How could I miss her? She's forty feet wide."
goes one of our many silly songs.
So you were playing your usual Oedipal game with your old Ed-i-pal, thumping him on the bum with the rubber band, when you could get me to stop and let you on purpose. Somehow my movements were continually evasive, without particularly trying to be.
Then, after a telephone call, sitting in the recliner chair, I asked if I could try shooting it across the room onto my red coat. After one shot to calibrate, I did. Then I tried for the dog's dish, shooting blind through the clothes-drying rack. Got close. Then the dog himself, who was given butter for being patient.
Then I realized that the rubber band was probably massive enough to shoot socks off the top rail of the drying rack. A new sport was born.
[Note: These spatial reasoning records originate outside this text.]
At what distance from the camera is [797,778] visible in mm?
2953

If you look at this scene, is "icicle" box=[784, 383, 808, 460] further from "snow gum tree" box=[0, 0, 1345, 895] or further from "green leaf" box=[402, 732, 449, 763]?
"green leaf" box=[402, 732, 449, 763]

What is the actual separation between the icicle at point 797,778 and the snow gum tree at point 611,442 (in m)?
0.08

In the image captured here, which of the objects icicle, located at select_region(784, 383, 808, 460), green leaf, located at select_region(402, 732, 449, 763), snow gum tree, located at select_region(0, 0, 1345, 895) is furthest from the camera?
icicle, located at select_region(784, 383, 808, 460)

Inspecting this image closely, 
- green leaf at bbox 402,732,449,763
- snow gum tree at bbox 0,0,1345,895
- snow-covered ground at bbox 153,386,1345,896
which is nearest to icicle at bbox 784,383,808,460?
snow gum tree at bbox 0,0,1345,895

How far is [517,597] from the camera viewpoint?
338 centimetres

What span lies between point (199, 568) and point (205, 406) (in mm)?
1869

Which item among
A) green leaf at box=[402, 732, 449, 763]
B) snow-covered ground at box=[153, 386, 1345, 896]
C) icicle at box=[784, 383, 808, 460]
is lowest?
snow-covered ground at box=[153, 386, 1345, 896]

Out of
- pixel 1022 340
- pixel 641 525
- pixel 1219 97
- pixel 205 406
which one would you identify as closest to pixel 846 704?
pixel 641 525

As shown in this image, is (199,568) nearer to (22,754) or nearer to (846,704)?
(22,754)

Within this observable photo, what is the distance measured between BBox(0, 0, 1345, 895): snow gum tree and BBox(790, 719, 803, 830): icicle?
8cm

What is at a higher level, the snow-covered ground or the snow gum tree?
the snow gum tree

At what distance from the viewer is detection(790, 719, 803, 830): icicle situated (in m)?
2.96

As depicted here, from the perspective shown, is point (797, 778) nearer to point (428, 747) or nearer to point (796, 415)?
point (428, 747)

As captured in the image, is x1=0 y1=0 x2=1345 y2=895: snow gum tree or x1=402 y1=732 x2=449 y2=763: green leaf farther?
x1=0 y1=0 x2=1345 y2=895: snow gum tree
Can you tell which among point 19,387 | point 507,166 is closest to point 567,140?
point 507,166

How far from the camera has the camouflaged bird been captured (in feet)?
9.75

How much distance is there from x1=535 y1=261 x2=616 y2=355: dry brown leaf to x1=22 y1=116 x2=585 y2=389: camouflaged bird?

There was a time, back in New Hampshire on Robert Frost Farm (as the one and only poet in residence, back when Frost's daughter hoped this young Vermont writer would help make it a working farm again), when I tried hard to pitch horseshoes in the same spirit as Zen archers. No go--fluidity was interrupted by my long legs and big hips (the tumor at work), which kept my arm from swinging in a straight line. But pointing a finger, drawing back a rubber band in one movement, holding it steady while assuming a stance, and cleanly letting go--you were watching, and will perhaps remember how I shot one sock after another, each drop sillier than the last. You take such accuracy for granted--that is, after all, your natural speed of learning. I showed you how to do the same thing using a stick, holding it against your hara--"like a penis," you observed.
But the miss was best: bouncing off the rail, where it had hit between the two dangling ends of the smallest sock, the band rebounded and flipped the forward part of the sock back over the rail so it fell neatly in the middle under the rack.
The last sock went from the third rail to the second on the first shot, the second to the first on the second shot, and finally to the floor on the third, by which time the game had dissolved to laughter.
Some day you may read of Ryokan: "His love of children and flowers is proverbial among the Japanese. Often he spend the entire day playing with the children or picking flowers, completely forgetting his begging for that day."
Parents often speak of "enjoying" their children. The language is unfortunate, much worse than the reality, I suspect. The implications of owning children aside, I think that even among people who never think of themselves as creative, there are many practitioners of the art of play--perhaps more than of any other.
Play. Practice. More lame words: play is not preparation for life to come as much as it is a practicing of what life is at all time. More than anything else, playing with you makes me feel "my" practice is doing what it could or should to broaden, deepen and strengthen compassion and insight into Dharma.